How to write an ASM program
Getting started with writing assembly programs can be tricky. The language
forces you to deal with individual instructions, which can make it easy to lose
track of the bigger picture.
Design Recipe for Assembly Programs
- An assembly (or C) program is a bunch of functions.
- Figure out at least some of the functions you need.
- Hint: You need a "main" function. You can start there.
- Apply the recipe for functions below to write them.
- As you discover new functions you need, write those too.
Design Recipe for An Assembly Function
1. Signature
This is a good place to start in any language. You need to know what arguments
the function will take and what it returns.
2. Pseudocode
Thinking in assembly to figure out the overall strategy for a function doesn't
help solve the problem. It's better to figure out what you're doing at a higher
level before thinking about CPU instructions. Something like C makes a good
pseudocode to design an assembly function.
3. Variable Mappings
Your pseudocode has named variables, but your assembly code won't. For each
variable, decide where that data lives. It could be in a register (which one?),
on the stack (where?), or maybe it's a global variable (what label?).
You should explicitly write down this mapping as a comment in your assembly code.
Which registers?
- There are two pure temporary registers: %r10 and %r11.
- Temporary registers go bad when you call a function.
- There are five available callee-saved registers: %rbx, %r12-%r15
- These are safe across function calls, but if you use them in
your function you need to save them in your prologue and restore
them in your epilogue before returning.
- The first six function arguments go in: %rdi, %rsi, %rdx, %rcx, %r8, %r9
- These are temporary registers and can be re-used as such.
- Remember that %rdx is sometimes written to by instructions (e.g. idiv)
- The value returned by a function goes in %rax.
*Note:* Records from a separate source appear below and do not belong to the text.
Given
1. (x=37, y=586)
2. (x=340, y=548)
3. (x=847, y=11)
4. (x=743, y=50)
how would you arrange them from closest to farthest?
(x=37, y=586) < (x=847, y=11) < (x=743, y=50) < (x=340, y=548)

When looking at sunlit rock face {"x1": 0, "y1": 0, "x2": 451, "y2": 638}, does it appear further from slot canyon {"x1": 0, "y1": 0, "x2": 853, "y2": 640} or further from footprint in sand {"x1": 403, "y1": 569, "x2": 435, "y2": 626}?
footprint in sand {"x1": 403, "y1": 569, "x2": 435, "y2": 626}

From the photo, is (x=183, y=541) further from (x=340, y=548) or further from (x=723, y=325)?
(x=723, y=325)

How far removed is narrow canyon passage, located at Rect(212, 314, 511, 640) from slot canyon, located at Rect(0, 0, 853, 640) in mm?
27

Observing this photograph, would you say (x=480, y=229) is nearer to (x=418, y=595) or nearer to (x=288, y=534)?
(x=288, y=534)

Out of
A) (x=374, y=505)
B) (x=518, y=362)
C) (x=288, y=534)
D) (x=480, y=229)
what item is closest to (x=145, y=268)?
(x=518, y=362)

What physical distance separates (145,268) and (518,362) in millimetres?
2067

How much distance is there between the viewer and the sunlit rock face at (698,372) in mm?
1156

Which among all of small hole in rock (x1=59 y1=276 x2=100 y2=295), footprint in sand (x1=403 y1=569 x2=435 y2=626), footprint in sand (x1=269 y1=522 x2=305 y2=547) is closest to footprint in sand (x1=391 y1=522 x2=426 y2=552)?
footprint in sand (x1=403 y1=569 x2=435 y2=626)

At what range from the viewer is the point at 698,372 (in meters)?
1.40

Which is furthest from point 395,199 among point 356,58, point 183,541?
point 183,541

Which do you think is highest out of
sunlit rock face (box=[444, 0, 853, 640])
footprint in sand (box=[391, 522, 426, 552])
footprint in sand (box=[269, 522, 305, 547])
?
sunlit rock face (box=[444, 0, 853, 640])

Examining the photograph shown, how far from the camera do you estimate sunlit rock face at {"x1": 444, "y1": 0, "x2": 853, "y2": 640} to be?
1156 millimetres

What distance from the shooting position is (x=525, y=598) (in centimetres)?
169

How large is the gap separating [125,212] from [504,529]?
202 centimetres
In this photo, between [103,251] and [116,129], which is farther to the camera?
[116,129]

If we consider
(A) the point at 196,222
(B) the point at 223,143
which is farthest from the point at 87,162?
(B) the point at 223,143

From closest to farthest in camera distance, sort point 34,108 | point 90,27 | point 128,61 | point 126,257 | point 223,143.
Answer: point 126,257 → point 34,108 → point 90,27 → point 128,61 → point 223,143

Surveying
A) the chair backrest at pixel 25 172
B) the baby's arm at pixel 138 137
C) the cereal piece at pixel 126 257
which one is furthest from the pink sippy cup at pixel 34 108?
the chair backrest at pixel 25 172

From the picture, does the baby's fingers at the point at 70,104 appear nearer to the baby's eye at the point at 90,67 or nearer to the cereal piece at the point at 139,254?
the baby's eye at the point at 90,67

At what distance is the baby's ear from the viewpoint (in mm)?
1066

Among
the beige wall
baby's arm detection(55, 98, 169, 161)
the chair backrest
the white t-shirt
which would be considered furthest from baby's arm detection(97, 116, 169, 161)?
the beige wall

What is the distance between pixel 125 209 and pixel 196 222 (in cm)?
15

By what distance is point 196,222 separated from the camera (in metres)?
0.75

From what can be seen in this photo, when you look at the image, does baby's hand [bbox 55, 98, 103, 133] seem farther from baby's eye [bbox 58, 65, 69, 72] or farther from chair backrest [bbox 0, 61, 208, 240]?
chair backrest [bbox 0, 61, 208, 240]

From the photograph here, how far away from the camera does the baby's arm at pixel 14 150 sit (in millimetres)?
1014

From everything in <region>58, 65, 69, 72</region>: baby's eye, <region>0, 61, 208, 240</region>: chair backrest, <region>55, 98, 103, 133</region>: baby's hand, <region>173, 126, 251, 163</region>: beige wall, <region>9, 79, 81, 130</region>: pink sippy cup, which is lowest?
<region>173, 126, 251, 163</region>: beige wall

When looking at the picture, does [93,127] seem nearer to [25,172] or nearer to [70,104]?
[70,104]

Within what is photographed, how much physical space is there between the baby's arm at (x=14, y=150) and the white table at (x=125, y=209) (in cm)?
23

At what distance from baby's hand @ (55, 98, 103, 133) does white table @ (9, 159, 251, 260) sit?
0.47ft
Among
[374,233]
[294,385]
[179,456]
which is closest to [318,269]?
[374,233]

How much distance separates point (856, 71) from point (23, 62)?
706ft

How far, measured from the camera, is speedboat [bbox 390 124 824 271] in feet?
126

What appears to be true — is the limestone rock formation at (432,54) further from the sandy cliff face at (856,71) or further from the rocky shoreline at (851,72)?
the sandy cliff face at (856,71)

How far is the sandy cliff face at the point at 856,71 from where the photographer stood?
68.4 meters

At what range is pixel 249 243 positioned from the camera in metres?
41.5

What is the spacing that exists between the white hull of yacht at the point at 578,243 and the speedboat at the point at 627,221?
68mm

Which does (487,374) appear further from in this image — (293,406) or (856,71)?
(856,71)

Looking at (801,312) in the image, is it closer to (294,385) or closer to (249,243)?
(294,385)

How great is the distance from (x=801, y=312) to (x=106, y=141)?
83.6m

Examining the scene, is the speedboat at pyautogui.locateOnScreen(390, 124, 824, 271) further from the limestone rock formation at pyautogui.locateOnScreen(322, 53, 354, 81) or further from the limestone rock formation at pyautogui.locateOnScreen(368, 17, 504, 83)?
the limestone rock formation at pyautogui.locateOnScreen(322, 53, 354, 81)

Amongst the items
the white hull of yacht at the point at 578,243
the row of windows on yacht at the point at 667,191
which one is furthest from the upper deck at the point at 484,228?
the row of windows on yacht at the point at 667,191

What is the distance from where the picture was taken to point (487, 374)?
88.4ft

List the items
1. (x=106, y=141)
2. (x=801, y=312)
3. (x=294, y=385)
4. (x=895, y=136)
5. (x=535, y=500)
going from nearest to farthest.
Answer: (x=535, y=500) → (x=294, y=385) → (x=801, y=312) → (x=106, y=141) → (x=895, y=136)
- This is also a temporary, but some instructions (e.g. idiv) write to it.
4. Skeleton
label:
/* Prologue: */
/* save callee-save registers */
enter $??, $0
/* end of prologue */
/* TODO: function body */
/* Epilogue: */
leave
/* restore (pop) callee-save registers */
/* pops must be in reverse order from pushes */
/* end of epilogue */
ret
- Every function starts with a label and ends with a "ret" instruction.
- Every function has a prologue and an epilogue to manage the function's
use of the stack.
- The prologue saves any callee-save registers to the stack and allocates
a stack frame for use by the function.
- The epilogue restores callee-save registers and "frees" the stack frame.
- Your variable mapping tells you which registers to save: any callee-save
registers that you're using for anything.
- Stack alignment: To call further functions, your stack pointer must be
on a 16-byte boundary.
- (Stack frame size / 8) + (# of callee-save pushes should be even)
- If you think you have an exception, explain in a comment.
What do the enter and leave instructions do?
/* enter allocates a stack frame */
/* the enter $X, $0 instruction acts like: */
push %ebp
mov %esp, %ebp
sub $X, %esp
/* waste 8 clock cycles */
/* leave deallocates a stack frame */
/* the leave instruction acts like: */
mov %ebp, %esp
pop %ebp
5. Write the body of the functions
In this step, you translate your pseudocode to assembly.
Translating C to ASM
- C can translate to ASM nearly 1:1.
- Every C statement can be used to fill in a corresponding
ASM "template".
- The resulting ASM will perform the same computation.
- There are multiple possible templates - these are only
examples.
Variables, Temporaries, and Assignment
- Each C (int, pointer) variable maps to either a register
or a stack location.
- Temporary values map to a temporary register.
- Registers can be shared / reused if you run out.
Example:
Pseudocode:
int a = 5;
int b = 3 * a + 1;
Mapping variables:
- a is -8(%rbp)
- b is -16(%rpb)
- Our temporary for (3*a) and (3*a+1) is %r11
Assembly:
# int a = 5;
mov $5, -8(%rbp)
# int b = 3 * a + 1;
mov -8(%rbp), %r11
imulq $3, %r11
inc %r11
mov %r11, -16(%rbp)
Which Registers
- There are two pure temporary registers: %r10 and %r11.
- Temporary registers go bad when you call a function.
- There are five available callee-saved registers: %rbx, %r12-%r15
- These are safe across function calls, but if you use them in
your function you need to save them in your prologue and restore
them in your epilogue before returning.
- The first six function arguments go in: %rdi, %rsi, %rdx, %rcx, %r8, %r9
- These are temporary registers and can be re-used as such.
- Keep in mind that some instructions (e.g. idiv) write to %rdx.
- The value returned by a function goes in %rax.
- This is also a temporary, but some instructions (e.g. idiv) write to it.